Principle:Ggml org Llama cpp Speculation Initialization
| Field | Value |
|---|---|
| Principle Name | Speculation Initialization |
| Workflow | Speculative_Decoding |
| Step | 4 of 5 |
| Domain | Speculative Decoding System Setup |
| Scope | Setting up speculative decoding state: draft context, strategy selection, buffer allocation |
Overview
Description
Speculation initialization is the step where the configured speculation strategy is materialized into a runtime execution state. This involves creating the draft inference context (for model-based strategies), instantiating the appropriate strategy-specific state objects (n-gram maps, caches, or draft contexts), and organizing them into a prioritized list of implementations to try during generation.
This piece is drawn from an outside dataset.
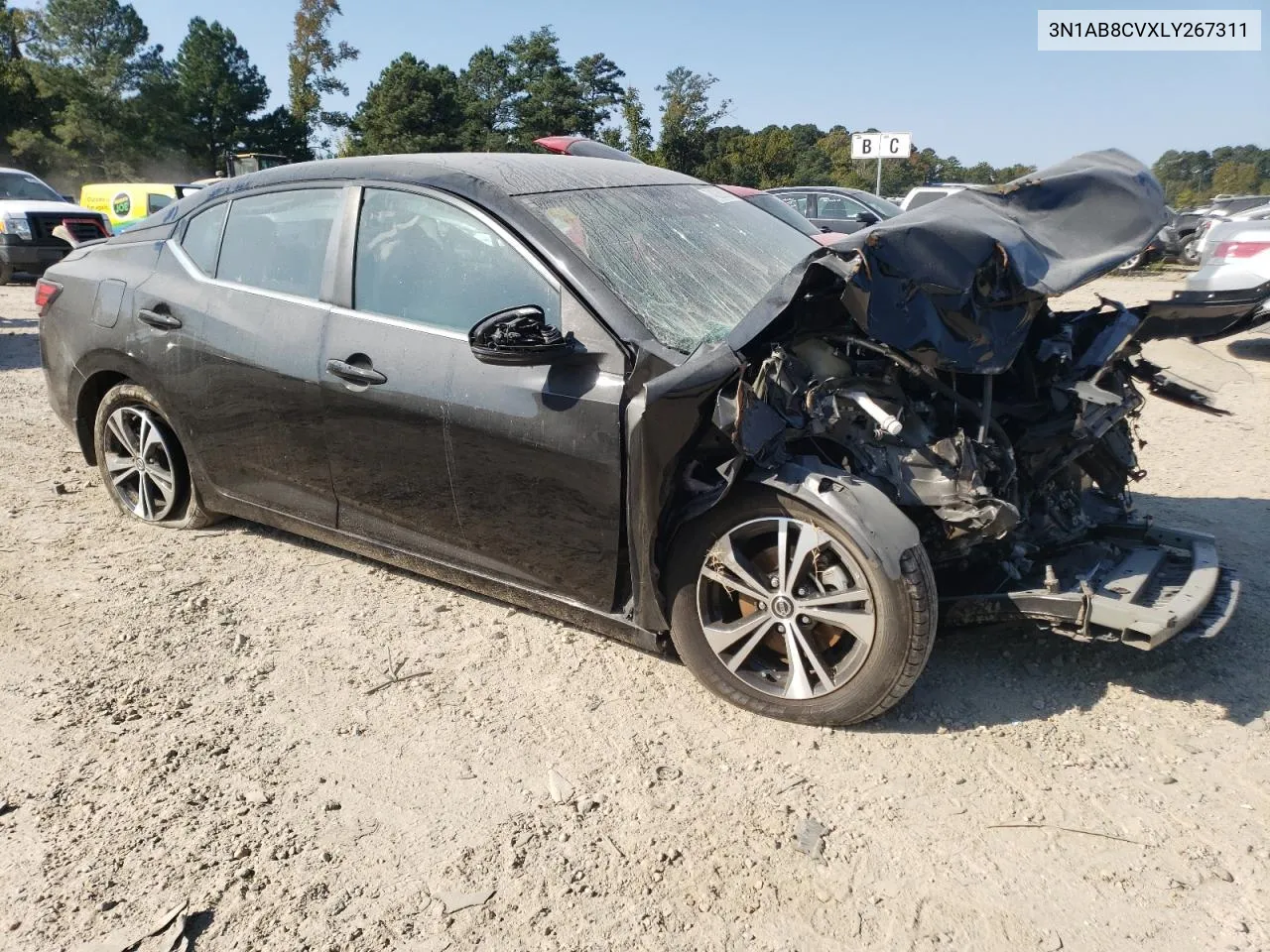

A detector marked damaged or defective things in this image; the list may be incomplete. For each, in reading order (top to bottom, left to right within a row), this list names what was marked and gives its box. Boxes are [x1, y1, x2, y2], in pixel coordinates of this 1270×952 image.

The initialization bridges the gap between the static configuration (common_params_speculative) and the runtime execution engine (common_speculative struct). It validates the configuration, creates backend resources, and prepares the system for the draft-then-verify generation loop.
Usage
Speculation initialization is called once after both the target model and draft model (if applicable) are loaded. The resulting common_speculative object is used throughout the generation loop for drafting and accepting tokens.
Theoretical Basis
The initialization process implements a strategy chain pattern where multiple speculation implementations can be configured simultaneously. During generation, the system tries each implementation in order and uses the first one that produces a non-empty draft. This fallback mechanism allows combining strategies for robustness.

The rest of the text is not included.